Records from a dataset -
★ ★ ★ ★ ★
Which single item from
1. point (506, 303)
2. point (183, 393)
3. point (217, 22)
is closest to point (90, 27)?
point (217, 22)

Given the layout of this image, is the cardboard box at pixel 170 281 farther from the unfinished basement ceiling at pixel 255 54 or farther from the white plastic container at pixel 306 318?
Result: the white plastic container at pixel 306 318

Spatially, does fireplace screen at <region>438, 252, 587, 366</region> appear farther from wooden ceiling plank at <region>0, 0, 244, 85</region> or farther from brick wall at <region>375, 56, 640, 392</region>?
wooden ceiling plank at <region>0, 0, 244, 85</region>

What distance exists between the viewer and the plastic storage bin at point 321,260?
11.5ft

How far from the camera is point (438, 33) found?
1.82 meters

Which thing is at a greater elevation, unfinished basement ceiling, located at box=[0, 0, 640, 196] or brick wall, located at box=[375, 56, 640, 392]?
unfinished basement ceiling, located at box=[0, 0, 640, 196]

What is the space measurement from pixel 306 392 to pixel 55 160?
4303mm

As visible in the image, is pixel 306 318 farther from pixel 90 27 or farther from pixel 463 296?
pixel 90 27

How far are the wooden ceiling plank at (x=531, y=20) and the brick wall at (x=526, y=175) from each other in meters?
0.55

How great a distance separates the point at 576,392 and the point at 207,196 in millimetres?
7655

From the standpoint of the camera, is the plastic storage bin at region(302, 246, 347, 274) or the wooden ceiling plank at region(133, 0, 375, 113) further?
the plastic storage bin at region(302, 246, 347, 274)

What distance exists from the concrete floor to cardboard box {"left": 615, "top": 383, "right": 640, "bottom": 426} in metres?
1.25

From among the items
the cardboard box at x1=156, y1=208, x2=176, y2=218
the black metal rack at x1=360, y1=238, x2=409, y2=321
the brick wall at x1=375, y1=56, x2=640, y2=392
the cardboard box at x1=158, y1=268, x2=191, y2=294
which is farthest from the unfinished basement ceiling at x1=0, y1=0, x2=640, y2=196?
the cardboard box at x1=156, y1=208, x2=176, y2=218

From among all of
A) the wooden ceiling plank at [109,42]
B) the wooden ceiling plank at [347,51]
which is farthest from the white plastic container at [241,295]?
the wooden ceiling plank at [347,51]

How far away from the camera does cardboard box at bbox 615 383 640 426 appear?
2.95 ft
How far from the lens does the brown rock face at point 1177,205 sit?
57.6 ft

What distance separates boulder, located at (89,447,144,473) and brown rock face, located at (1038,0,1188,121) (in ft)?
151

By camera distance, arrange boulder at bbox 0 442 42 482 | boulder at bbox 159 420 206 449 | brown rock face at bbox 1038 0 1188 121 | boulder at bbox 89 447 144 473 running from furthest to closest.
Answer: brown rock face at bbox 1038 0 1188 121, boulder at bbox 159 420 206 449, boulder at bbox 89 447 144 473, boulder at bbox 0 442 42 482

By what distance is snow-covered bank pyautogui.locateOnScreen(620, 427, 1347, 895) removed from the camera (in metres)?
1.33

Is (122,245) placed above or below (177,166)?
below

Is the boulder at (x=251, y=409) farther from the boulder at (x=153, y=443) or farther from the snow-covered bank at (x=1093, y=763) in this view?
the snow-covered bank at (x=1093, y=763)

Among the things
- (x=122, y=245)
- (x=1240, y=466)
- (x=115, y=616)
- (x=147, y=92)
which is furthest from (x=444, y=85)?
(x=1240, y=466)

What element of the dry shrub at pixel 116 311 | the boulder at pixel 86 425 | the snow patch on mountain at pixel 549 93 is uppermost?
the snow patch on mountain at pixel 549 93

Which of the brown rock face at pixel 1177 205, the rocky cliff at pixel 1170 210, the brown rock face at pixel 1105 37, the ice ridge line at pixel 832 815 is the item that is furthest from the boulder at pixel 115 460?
★ ★ ★ ★ ★
What is required - Please extract exactly, and only, the lines from the line containing "From among all of" through the last line of the records.

Expected output -
From among all of
A) the wooden ceiling plank at [109,42]
B) the wooden ceiling plank at [347,51]
which is farthest from the white plastic container at [241,295]?
the wooden ceiling plank at [347,51]

How far away from the camera does cardboard box at bbox 615 383 640 426 appear?
2.95 ft
How far from the lens does the brown rock face at point 1177,205 sit?
57.6 ft

What distance separates boulder, located at (89,447,144,473) and brown rock face, located at (1038,0,1188,121) (in ft)?
151

By camera distance, arrange boulder at bbox 0 442 42 482 | boulder at bbox 159 420 206 449 | brown rock face at bbox 1038 0 1188 121 | boulder at bbox 89 447 144 473 running from furthest to closest.
Answer: brown rock face at bbox 1038 0 1188 121, boulder at bbox 159 420 206 449, boulder at bbox 89 447 144 473, boulder at bbox 0 442 42 482

By what distance is snow-covered bank pyautogui.locateOnScreen(620, 427, 1347, 895) removed from the camera (in metres)?
1.33

Is (122,245) placed above or below (177,166)?
below

Is the boulder at (x=251, y=409) farther from the boulder at (x=153, y=443) or farther from the snow-covered bank at (x=1093, y=763) in this view?
the snow-covered bank at (x=1093, y=763)

Among the things
- (x=122, y=245)
- (x=1240, y=466)
- (x=115, y=616)
- (x=147, y=92)
which is furthest from (x=444, y=85)?
(x=1240, y=466)

What element of the dry shrub at pixel 116 311 | the boulder at pixel 86 425 | the snow patch on mountain at pixel 549 93 is uppermost?
the snow patch on mountain at pixel 549 93

Which of the brown rock face at pixel 1177 205, the rocky cliff at pixel 1170 210, the brown rock face at pixel 1105 37, the ice ridge line at pixel 832 815 is the item that is furthest from the boulder at pixel 115 460?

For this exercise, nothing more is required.